How does it do that?
It removes part of the Bluetooth stack header and replaces it with the 802.11 header, and sends this to the 802.11 MAC for transmission. And it reverses this process when you're receiving a Bluetooth 802.11 packet.

How complicated was this?
What was the most challenging or puzzling thing about creating this translation layer? Bluetooth, as a stack, does have a different set of expectations in its parlance, compared to IP. For example, the idea of "best effort" in transmission. In IP, best effort means "this channel gets no advanced quality of service." Bluetooth is not quite like that. In Bluetooth, best effort means it doesn't get any advanced priority service, but it is a reliable channel anyway.

Another example, is the way Bluetooth defines certain channels, for example, for audio streaming: Bluetooth will send packets and retry if they get dropped, but after a certain amount of time has passed, it will stop retrying. While 802.11 also does retries, it doesn't use time measurements, but a configurable number of retry attempts.

The PAL layer adapts the intentions of the Bluetooth layer to the capabilities of the features in the 802.11 MAC and PHY physical layers.

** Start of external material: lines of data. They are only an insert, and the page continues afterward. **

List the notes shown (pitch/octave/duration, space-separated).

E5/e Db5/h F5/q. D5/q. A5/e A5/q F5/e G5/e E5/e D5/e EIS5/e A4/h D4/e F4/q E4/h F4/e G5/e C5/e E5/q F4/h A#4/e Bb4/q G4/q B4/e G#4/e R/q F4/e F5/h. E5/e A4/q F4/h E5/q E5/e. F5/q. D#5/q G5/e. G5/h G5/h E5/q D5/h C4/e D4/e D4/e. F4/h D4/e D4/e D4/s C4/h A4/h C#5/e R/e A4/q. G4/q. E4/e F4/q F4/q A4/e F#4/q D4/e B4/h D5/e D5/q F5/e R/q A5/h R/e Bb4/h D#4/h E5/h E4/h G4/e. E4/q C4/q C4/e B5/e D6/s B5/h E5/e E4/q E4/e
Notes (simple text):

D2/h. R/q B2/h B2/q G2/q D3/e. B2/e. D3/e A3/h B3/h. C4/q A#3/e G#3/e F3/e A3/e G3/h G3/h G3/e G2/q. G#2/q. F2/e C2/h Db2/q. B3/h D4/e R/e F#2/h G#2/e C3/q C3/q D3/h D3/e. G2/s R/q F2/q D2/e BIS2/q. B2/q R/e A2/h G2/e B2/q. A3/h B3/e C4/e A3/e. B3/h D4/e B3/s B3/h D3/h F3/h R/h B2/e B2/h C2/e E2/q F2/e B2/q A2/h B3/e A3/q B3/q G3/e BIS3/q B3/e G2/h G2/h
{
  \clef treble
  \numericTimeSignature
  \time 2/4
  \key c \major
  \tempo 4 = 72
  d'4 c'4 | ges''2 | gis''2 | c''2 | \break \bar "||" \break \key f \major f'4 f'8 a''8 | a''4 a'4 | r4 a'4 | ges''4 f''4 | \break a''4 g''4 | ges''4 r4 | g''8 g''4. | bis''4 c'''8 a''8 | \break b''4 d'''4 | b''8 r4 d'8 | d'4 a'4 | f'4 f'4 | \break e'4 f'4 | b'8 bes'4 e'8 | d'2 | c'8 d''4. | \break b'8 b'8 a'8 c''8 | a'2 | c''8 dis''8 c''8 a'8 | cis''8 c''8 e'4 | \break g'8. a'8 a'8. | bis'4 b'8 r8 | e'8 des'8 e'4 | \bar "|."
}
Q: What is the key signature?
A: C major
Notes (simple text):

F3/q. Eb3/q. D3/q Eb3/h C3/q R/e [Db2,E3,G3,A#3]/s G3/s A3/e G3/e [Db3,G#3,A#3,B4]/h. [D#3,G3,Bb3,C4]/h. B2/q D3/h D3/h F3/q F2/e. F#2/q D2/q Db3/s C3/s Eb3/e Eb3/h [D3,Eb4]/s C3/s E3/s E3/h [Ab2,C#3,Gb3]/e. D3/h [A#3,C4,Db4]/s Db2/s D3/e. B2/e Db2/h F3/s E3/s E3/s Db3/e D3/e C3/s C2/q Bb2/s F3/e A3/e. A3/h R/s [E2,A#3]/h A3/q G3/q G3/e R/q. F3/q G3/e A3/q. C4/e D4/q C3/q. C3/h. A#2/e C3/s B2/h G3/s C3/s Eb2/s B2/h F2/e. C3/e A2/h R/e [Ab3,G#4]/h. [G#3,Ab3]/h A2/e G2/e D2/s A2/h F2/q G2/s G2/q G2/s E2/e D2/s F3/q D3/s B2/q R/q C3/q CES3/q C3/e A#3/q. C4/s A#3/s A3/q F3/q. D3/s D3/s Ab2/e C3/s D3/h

How does this mess up existing Bluetooth applications or usage?
This process is very clean: the Bluetooth stack itself is unchanged. That was very important. The "profiles" in the Bluetooth stack are really the applications. That was a very clear mandate from the Bluetooth SIG that none of these would change in order to support this alternate MAC/PHY. They didn't want to have to test all their profiles all over again.

How does adding this new translation step affect performance?
There's no performance loss, because there's no need for any queuing in the adaptation layer and this is normally where you lose performance in a network stack. The 802.11 stack can accept packets at 20Mbps to 25 Mbps: that's more than 10 times as fast as the classic vanilla flavoured Bluetooth.

What about the reverse? How does the Bluetooth stack receive packets at 20Mbps to 25 Mpbs from the 802.11 stack?
That part of the Bluetooth stack is not standardised. So if a mobile phone manufacturer did nothing in their 3.0 implementation to address this, you might have performance issues. You must make changes to this layer to perform at high speeds with 3.0, by adding resources for queuing.

How big a problem is that technically?
It's well within the developers capabilities to address these issues.


What parts of the stack do I have to look at to optimize performance?
This is simply the same exercise you would go through for Bluetooth as you would for adapting your network stack for gigabit Ethernet. You are on familiar ground here.

What will users see?
Clearly, to benefit from the high speed connection, you'll need two devices with the new 3.0 silicon, e.g. a smartphone trying to send five to ten jobs to a PC. Users will be be shown a simple menu option on their smartphone, saying "send to Bluetooth" or a simple Bluetooth menu. They would go through the same motions as they do now, in transferring data but it would just happen faster.


When will they see it?
Nine to 12 months is the time frame, according to the Bluetooth SIG. If you are wanting a smartphone with Bluetooth and 802.11, you'll have to wait for the next version of the phone to come out. I am sure the manufacturers and providers will rush to get these on the shelves as quickly as they can when the technology is available.